- [Written task]
Echo the lines starting with the one containing "What do you" and going on through the one containing "what is furthest from the turquoise", both included, and leave the pictures out.

- [Supplied records]
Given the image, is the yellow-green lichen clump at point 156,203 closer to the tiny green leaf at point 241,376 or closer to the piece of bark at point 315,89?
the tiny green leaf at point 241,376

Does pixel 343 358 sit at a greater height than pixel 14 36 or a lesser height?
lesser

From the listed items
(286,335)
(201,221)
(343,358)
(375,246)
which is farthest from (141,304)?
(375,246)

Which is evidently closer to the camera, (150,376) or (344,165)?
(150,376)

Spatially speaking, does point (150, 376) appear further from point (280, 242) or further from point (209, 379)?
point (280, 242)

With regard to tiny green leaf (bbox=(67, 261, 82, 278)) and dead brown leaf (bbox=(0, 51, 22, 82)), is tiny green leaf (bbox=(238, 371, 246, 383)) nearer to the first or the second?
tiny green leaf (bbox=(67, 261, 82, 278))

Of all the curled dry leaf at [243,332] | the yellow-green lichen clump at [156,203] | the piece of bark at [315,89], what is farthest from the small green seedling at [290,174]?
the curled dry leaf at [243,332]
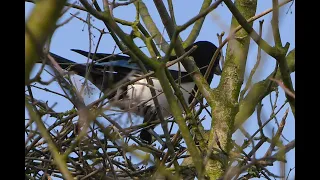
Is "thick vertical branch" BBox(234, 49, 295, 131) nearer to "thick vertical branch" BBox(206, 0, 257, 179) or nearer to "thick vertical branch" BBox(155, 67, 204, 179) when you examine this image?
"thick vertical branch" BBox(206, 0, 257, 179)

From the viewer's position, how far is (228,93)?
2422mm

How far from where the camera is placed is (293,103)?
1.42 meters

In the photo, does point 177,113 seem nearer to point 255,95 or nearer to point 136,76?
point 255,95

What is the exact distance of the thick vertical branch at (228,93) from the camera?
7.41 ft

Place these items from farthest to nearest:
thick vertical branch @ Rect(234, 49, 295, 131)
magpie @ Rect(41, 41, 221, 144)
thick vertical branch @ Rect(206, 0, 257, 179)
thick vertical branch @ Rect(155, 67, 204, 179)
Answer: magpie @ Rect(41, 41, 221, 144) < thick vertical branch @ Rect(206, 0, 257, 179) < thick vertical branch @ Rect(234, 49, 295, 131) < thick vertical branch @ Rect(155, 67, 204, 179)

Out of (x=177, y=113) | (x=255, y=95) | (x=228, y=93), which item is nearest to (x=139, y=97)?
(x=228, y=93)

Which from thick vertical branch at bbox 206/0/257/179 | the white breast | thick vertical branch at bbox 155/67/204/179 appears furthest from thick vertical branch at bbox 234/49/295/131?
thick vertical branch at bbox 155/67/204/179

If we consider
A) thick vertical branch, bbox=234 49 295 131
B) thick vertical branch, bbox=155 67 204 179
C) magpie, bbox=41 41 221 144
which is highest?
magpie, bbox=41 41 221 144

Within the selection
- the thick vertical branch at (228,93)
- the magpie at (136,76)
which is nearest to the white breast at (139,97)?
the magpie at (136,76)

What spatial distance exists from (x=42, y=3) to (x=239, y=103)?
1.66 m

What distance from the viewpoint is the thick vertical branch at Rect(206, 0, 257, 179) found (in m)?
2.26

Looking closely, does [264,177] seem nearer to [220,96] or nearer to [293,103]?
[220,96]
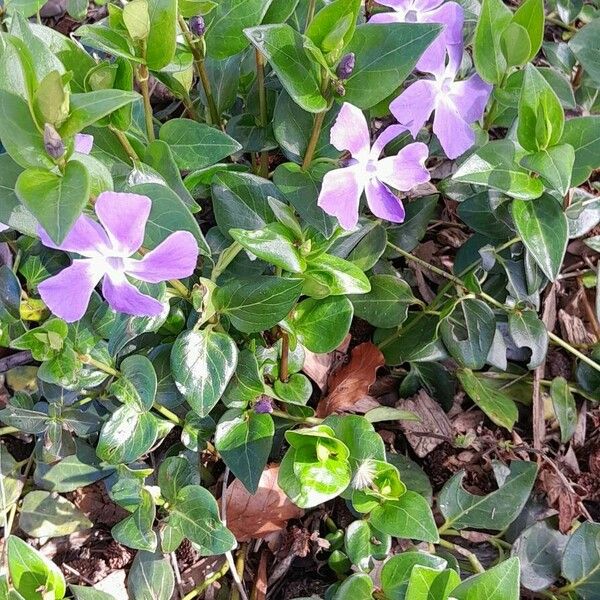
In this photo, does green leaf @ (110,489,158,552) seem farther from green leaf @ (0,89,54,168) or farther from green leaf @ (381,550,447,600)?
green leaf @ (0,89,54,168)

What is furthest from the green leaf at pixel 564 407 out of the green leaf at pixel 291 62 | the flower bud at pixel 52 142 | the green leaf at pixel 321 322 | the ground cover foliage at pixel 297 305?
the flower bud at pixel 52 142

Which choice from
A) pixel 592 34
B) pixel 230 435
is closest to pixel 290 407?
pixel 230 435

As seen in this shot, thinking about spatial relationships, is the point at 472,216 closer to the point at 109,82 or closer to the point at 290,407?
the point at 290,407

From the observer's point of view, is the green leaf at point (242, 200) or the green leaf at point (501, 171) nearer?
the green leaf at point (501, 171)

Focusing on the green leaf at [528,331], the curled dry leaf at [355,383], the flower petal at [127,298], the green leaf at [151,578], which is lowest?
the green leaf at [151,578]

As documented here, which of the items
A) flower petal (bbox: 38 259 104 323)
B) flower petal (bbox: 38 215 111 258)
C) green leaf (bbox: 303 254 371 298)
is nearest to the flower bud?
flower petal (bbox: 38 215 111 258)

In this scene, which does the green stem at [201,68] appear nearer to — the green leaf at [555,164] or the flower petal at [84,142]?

--

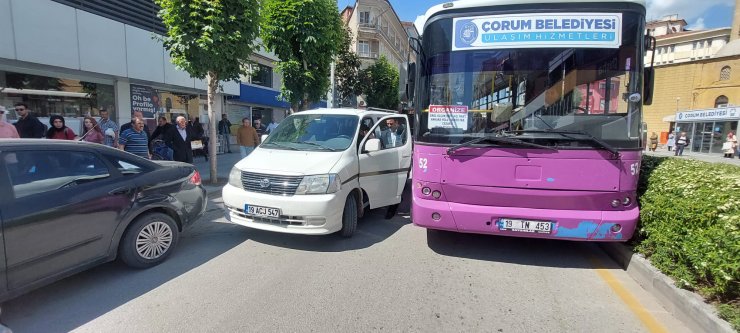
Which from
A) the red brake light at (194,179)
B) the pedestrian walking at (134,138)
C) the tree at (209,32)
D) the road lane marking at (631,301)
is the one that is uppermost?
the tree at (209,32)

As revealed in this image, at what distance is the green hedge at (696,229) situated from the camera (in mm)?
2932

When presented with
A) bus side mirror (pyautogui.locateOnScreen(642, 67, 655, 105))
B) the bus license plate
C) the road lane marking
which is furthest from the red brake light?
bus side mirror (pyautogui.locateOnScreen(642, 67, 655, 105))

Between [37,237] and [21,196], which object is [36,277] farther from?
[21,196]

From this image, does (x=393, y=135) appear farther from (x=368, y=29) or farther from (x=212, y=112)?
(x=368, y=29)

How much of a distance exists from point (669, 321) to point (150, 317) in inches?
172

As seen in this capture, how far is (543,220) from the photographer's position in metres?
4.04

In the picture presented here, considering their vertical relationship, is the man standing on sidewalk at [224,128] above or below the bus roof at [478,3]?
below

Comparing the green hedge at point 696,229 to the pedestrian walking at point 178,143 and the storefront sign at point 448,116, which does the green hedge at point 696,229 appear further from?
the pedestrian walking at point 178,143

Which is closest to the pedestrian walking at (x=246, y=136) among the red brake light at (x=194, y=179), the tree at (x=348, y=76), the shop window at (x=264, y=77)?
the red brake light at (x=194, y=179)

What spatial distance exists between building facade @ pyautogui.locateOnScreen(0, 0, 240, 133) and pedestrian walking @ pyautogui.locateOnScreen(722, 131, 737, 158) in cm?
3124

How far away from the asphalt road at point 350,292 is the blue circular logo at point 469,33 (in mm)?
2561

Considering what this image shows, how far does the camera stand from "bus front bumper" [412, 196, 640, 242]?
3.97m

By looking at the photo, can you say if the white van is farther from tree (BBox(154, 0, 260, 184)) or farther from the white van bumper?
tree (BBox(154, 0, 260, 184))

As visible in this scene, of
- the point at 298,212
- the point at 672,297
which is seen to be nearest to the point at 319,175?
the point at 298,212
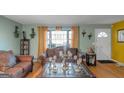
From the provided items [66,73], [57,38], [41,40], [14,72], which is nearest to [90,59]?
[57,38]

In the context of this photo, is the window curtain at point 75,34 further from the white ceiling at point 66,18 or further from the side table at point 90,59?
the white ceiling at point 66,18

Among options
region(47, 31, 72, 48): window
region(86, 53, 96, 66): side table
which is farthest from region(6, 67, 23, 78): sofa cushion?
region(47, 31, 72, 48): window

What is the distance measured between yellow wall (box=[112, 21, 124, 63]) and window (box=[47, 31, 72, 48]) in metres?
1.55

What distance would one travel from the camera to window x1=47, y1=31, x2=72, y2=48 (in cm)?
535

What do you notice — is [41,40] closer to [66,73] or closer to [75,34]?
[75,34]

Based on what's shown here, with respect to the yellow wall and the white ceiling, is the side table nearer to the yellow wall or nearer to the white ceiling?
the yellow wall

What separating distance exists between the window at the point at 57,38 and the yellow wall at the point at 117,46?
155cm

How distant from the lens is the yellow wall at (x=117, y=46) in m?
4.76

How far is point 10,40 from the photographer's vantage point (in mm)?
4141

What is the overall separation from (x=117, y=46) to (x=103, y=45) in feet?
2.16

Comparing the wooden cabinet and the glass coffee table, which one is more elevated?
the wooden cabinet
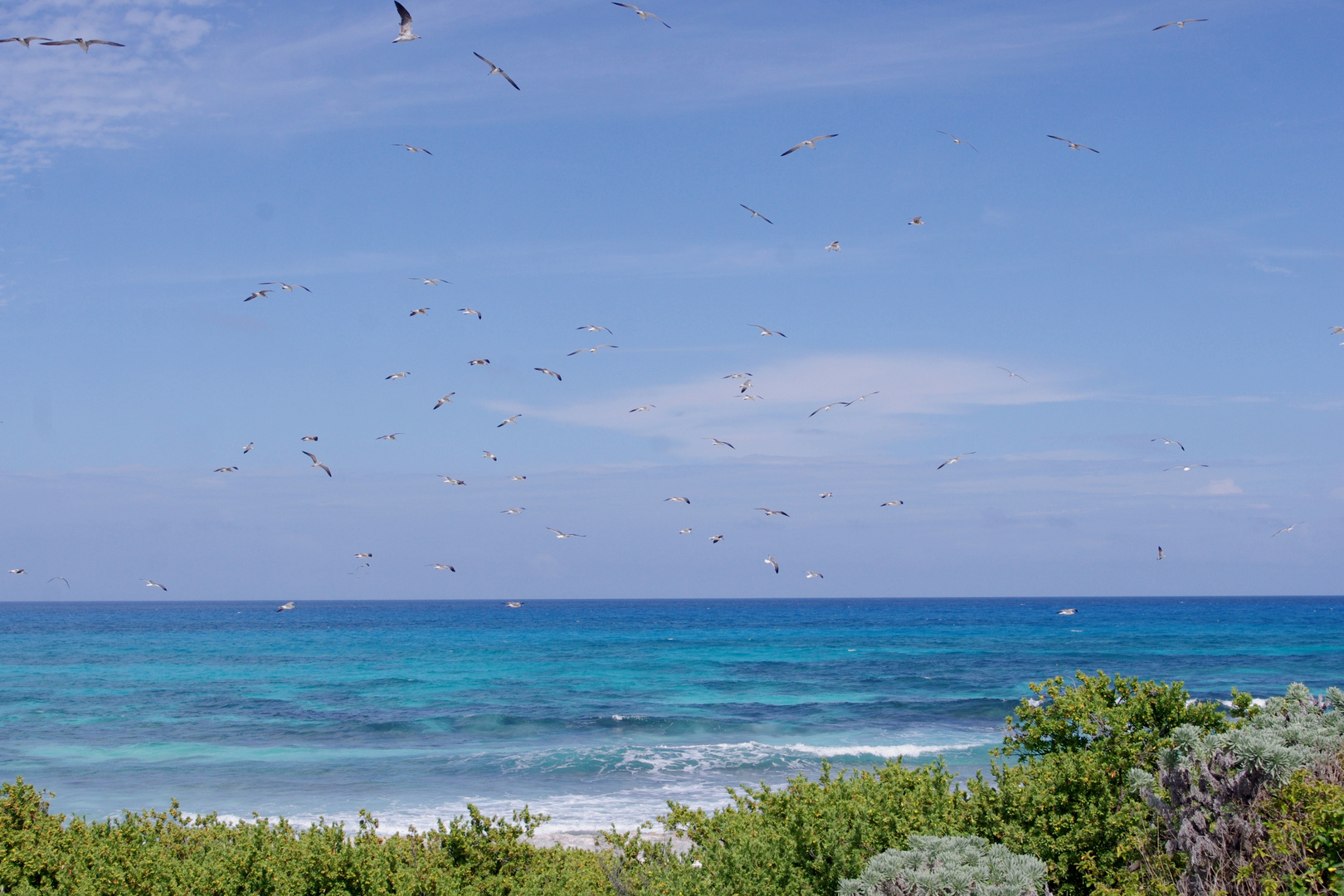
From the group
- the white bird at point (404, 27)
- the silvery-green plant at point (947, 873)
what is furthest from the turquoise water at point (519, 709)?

- [Answer to this problem]
What do you notice — is [41,40] closer to [66,73] or closer to [75,34]?
[75,34]

Based on what's shown here, with respect to the yellow wall and the white ceiling, is the side table nearer to the yellow wall or nearer to the white ceiling?
the yellow wall

What separating distance exists between the window at the point at 57,38 and the yellow wall at the point at 117,46?
155cm

How distant from the lens is the yellow wall at (x=117, y=46) in m?
4.76

How far is point 10,40 from the photographer's vantage point (in mm)?
4141

What is the overall separation from (x=117, y=46) to (x=103, y=45) in feet?
2.16

Comparing the wooden cabinet and the glass coffee table, which one is more elevated?
the wooden cabinet
From the group
- the white bird at point (404, 27)
- the silvery-green plant at point (947, 873)
what is furthest from the turquoise water at point (519, 709)?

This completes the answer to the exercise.